LeanQuant: Accurate and Scalable Large Language Model Quantization with Loss-error-aware Grid
Tianyi Zhang, Anshumali Shrivastava
TL;DR
LeanQuant tackles the high memory and compute demands of large language model quantization by learning loss-error-aware grids that preserve precision for inverse Hessian outlier weights. By combining non-uniform and affine grid learning with an efficient fused kernel, it aligns quantization with practical inference kernels and scales to models as large as 405B on modest hardware, while maintaining or improving zero-shot accuracy and perplexity compared with established baselines. The approach generalizes across common quantization formats and includes an exact OBQ-compatible variant, demonstrating substantial improvements in quality and efficiency for very large LLMs. This work enhances accessibility of open-source LLMs by enabling accurate post-training quantization on standard GPUs, reducing hardware requirements and deployment barriers.
Abstract
Large language models (LLMs) have shown immense potential across various domains, but their high memory requirements and inference costs remain critical challenges for deployment. Post-training quantization (PTQ) has emerged as a promising technique to reduce memory requirements and decoding latency. However, recent accurate quantization methods often depend on specialized computations or custom data formats to achieve better model quality, which limits their compatibility with popular frameworks, as they require dedicated inference kernels tailored to specific hardware and software platforms, hindering wider adoption.
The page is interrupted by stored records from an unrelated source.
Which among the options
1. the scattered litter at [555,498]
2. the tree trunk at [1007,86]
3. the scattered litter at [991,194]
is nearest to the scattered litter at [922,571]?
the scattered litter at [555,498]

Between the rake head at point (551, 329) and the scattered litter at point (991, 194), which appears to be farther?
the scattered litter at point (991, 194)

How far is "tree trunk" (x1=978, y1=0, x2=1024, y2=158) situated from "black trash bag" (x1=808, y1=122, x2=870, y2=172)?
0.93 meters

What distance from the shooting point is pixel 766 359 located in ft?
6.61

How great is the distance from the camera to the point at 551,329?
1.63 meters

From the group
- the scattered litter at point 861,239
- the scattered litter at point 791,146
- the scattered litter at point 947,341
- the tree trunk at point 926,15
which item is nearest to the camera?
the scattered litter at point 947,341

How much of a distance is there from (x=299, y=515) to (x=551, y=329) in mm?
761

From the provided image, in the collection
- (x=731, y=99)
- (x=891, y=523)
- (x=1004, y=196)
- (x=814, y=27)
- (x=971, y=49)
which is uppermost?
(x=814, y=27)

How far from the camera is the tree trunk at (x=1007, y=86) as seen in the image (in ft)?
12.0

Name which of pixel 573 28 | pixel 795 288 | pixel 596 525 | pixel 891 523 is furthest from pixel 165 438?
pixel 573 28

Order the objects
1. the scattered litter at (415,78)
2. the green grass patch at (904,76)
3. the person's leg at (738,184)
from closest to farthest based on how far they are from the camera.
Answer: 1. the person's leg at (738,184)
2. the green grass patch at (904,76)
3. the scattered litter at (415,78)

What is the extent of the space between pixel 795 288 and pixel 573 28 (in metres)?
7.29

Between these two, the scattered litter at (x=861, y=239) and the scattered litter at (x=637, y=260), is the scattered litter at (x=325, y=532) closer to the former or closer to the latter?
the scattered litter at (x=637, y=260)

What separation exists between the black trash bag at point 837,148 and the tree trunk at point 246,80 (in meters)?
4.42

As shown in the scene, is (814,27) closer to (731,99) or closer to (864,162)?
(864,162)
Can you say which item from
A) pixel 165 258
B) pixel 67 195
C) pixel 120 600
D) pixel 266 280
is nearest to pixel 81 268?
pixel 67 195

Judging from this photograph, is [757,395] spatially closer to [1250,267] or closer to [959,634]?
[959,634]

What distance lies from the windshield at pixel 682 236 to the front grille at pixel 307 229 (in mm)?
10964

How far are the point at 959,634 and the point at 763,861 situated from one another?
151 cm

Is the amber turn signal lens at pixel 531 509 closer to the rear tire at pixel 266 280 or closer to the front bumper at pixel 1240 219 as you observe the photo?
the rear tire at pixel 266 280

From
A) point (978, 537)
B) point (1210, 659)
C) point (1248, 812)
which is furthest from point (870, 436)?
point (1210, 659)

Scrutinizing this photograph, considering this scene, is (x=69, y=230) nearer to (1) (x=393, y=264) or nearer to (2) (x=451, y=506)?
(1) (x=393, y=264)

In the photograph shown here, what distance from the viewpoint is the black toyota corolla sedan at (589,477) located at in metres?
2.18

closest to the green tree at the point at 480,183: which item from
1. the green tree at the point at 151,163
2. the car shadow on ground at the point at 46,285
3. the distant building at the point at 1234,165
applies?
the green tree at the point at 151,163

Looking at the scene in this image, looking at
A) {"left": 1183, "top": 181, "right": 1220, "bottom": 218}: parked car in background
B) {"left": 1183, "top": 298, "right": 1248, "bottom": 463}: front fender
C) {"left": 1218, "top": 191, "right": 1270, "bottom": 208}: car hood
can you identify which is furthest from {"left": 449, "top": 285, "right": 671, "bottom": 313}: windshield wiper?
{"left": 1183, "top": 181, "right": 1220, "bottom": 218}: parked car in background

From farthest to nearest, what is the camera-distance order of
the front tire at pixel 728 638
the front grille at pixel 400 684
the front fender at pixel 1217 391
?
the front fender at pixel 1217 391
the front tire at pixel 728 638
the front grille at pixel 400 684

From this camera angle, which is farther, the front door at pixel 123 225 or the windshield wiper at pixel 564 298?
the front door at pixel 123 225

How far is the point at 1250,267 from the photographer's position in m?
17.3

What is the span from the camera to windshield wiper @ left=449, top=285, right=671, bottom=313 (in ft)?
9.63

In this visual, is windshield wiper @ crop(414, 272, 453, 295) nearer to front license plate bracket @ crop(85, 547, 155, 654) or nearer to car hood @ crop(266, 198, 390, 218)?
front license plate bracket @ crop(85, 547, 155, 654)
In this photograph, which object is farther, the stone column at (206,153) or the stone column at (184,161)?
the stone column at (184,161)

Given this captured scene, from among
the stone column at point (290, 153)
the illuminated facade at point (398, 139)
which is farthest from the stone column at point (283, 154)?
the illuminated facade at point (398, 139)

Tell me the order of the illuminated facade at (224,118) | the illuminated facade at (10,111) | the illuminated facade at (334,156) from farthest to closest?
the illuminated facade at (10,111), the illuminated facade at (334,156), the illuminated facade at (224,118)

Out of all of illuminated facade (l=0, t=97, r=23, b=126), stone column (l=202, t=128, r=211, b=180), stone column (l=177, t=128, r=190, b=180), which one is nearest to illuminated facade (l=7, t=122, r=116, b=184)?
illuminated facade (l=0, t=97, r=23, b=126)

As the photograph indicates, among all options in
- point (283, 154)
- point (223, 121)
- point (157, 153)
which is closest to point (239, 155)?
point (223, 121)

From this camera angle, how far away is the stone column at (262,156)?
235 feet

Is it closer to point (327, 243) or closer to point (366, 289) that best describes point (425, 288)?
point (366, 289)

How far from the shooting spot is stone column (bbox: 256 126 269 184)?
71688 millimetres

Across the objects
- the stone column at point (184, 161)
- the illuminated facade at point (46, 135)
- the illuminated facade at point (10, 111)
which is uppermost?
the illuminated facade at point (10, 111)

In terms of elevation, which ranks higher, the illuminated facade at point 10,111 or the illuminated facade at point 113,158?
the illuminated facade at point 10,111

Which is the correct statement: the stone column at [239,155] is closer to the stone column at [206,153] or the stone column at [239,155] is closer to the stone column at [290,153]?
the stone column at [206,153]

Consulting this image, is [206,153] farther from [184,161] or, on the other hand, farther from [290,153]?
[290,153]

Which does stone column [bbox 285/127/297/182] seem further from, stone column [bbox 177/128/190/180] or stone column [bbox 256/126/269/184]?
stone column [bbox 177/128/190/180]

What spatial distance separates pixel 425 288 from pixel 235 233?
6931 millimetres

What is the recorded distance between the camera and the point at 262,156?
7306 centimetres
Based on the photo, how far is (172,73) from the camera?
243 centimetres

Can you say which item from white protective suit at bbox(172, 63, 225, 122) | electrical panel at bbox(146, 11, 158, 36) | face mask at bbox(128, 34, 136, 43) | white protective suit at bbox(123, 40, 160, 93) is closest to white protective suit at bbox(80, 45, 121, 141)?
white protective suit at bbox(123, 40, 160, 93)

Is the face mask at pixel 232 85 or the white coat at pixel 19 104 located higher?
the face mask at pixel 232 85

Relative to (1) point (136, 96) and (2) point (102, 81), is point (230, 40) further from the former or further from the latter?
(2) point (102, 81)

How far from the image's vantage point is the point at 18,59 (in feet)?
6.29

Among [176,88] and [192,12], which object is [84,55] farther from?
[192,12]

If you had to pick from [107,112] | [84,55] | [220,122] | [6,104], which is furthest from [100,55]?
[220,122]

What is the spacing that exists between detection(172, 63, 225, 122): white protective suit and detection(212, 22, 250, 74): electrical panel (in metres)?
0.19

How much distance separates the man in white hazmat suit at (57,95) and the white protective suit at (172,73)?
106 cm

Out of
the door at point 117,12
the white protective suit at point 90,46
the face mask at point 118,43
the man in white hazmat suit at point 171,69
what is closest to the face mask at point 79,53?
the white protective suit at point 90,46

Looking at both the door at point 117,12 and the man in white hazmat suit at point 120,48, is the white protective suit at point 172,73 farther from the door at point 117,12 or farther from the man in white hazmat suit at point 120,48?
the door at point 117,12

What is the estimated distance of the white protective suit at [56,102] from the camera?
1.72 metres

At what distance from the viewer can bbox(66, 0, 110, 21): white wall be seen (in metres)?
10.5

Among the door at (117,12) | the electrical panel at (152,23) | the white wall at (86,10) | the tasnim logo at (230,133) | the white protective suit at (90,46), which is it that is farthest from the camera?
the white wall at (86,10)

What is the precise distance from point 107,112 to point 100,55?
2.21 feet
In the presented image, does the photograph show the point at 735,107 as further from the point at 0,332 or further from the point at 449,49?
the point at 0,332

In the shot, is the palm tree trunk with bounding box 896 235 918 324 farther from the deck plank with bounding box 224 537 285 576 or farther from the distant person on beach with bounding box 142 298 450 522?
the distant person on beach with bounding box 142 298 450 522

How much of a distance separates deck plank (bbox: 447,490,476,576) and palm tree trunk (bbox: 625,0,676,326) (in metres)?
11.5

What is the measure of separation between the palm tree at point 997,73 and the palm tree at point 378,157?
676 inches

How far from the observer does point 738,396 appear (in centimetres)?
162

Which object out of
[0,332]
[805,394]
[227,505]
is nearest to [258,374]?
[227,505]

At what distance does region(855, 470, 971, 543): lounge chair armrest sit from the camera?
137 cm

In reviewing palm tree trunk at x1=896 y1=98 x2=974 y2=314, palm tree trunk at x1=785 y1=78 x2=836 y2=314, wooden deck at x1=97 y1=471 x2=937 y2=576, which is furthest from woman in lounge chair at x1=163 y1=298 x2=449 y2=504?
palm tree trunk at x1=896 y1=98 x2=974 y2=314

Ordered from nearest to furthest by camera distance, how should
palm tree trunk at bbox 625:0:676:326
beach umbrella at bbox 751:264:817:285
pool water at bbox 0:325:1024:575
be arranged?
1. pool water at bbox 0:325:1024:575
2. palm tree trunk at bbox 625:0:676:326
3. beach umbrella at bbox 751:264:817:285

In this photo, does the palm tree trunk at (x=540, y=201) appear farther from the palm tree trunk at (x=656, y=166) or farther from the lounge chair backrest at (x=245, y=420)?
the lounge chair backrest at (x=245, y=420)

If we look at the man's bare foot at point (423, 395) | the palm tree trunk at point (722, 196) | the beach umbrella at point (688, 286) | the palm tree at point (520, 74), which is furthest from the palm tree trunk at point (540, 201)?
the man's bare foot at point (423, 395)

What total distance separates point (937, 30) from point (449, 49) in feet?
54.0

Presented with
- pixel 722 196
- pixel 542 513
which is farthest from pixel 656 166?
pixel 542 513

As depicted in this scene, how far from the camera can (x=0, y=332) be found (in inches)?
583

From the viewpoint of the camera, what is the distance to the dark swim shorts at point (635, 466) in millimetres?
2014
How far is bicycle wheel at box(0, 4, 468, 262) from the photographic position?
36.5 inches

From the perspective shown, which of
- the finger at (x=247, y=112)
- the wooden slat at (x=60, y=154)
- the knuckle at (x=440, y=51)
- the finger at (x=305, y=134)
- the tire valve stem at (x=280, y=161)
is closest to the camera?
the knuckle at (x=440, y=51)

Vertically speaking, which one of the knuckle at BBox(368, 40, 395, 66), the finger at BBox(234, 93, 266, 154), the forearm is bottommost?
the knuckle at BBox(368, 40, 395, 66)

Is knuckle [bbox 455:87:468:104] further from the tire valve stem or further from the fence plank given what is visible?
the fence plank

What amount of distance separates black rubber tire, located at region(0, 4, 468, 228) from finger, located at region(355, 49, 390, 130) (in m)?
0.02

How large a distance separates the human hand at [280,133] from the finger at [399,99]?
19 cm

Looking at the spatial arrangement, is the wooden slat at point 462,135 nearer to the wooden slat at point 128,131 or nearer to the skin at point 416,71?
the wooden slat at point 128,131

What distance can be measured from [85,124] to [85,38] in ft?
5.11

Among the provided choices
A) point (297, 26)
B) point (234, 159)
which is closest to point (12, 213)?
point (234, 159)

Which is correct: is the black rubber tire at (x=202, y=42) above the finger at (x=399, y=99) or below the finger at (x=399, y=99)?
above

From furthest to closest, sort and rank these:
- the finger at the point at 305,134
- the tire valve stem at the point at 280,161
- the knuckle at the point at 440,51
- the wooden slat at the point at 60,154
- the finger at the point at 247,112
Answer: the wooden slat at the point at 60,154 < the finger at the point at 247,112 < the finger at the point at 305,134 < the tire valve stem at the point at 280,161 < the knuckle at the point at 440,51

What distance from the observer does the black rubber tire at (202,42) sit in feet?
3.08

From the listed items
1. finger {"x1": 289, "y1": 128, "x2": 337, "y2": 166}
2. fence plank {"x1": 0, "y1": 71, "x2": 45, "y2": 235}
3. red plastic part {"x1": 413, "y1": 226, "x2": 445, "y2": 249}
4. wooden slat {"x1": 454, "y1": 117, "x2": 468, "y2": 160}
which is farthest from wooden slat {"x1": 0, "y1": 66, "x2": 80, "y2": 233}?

Furthermore, many competitive methods have high resource requirements and computational overhead for quantizing models, making it challenging to scale them to hundreds of billions of parameters. In response to these challenges, we propose LeanQuant (Loss-Error-Aware Network Quantization), a novel quantization method that is accurate, versatile, and scalable. In the existing popular iterative loss-error-based quantization framework, we identify a critical limitation in prior methods: the min-max affine quantization grid fails to preserve model quality due to outliers in inverse Hessian diagonals. To overcome this fundamental issue, we propose learning loss-error-aware grids, instead of using non-adaptive min-max affine grids. Our approach not only produces quantized models that are more accurate but also generalizes to a wider range of quantization types, including affine and non-uniform quantization, enhancing compatibility with more frameworks. Extensive experiments with recent LLMs demonstrate that LeanQuant is highly accurate, comparing favorably against competitive baselines in model quality, and scalable, achieving very accurate quantization of Llama-3.1 405B, one of the largest open-source LLMs to date, using two Quadro RTX 8000-48GB GPUs in 21 hours.